The Movie Waffler New Release Review - YARDIE | The Movie Waffler

New Release Review - YARDIE

yardie film review
Hiding out in London, a Jamaican gangster comes face to face with his brother's killer.







Review by Eric Hillis

Directed by: Idris Elba

Starring: Stephen Graham, Aml Ameen, Shantol Jackson, Sheldon Shepherd, Everaldo Creary

yardie film poster


Idris Elba's directorial debut, an adaptation of Victor Headley's cult novel Yardie, takes its name from the slang term used to describe members of the Jamaican diaspora, or in this context, those predisposed to criminal activity.

The titular Yardie here is Dennis (Aml Ameen), a young Jamaican native who grows up to become the right hand man of Kingston kingpin King Fox (Sheldon Shepherd) after witnessing the gunning down of his older brother, a DJ known as Jerry Dread (Everaldo Creary). When Dennis issues a beating to a rival gangster, King Fox packs him off to London with a brick of cocaine to be delivered to Rico (Stephen Graham), a white Jamaican gangster based in the UK capital.

yardie film review

Annoyed at cokehead Rico's disrespectful attitude, Dennis decides to scarper with the coke, holing up at the council estate home of his childhood sweetheart Yvonne (Shantol Jackson) and recruiting a trio of local street kids to turn his cocaine into cash. While attempting to evade Rico and his crew, Dennis stumbles across the man who fired the bullet that cost Jerry his life.

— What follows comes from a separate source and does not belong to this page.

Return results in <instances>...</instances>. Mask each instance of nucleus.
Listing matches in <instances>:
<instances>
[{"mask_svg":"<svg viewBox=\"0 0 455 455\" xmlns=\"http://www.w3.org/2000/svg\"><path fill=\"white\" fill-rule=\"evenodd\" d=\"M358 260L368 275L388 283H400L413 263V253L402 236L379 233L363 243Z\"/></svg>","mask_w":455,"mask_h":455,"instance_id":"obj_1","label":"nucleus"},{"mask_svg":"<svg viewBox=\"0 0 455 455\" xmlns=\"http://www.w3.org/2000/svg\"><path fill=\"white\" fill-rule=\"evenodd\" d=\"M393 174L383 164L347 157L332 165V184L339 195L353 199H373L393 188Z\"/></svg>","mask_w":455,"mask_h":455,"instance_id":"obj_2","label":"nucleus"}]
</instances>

When actors pick up the director's megaphone, the result is usually a film more focussed on performances than visual storytelling, and that's the case with Elba's debut. His movie's strongest point is the impressive work done by an ensemble of relatively unknown Black British performers, with Ameen and Jackson the standouts. Where it suffers is in Elba's stiff storytelling, which relies too much on a voiceover narration employed as a cheap shortcut to create the tension and atmosphere lacking in Elba's functional, TV-like direction.

yardie film review

Yardie's early Jamaican set portions are falsely promising, portraying a world that hasn't been covered in film in such detail since Jamaican filmmaker Perry Henzell's cult 1972 drama The Harder They Come. The backdrop of the island adds a production value that disappears when the action transfers to the drab concrete jungle of 1980s London.

Once the story moves to the UK we're on all too familiar ground, Elba's film quickly becoming indistinguishable from the dozens of British crime movies released every year since Guy Ritchie found success with the format in the late '90s. It doesn't help that while Ameen is a ruggedly charming presence, it's difficult to find any sympathy for Dennis, especially given how he endangers the lives of the woman he claims to love and her young daughter.

yardie film review

While Yardie is for the most part trading in gritty social realism, it morphs into a very different movie every time Graham's Rico commands the screen. His is a character who behaves like he walked in from the set of a far more cartoonish take on London's underworld, and the decision to make him a white man in this otherwise Afro-centric milieu is a puzzling one that makes you wonder if an earlier draft commented on cultural appropriation or the advantage his racial make-up might give him in his criminal dealings.

Another disappointing element of Elba's debut is the lack of time devoted to the 'soundclash' DJing culture that exploded in West Indian communities in London during the '80s. The young wannabe gangsters in Dennis's employ are involved in crime to pay for DJing equipment, but aside from a few dancefloor shots, that's as far as Elba delves. DJing is one of those cultures that's never been portrayed in any realistic fashion on screen, and with Elba himself heavily involved in the world of turntablism, it feels like a missed opportunity to shine a light on a misunderstood craft.

Yardie is in UK/ROI cinemas August 31st.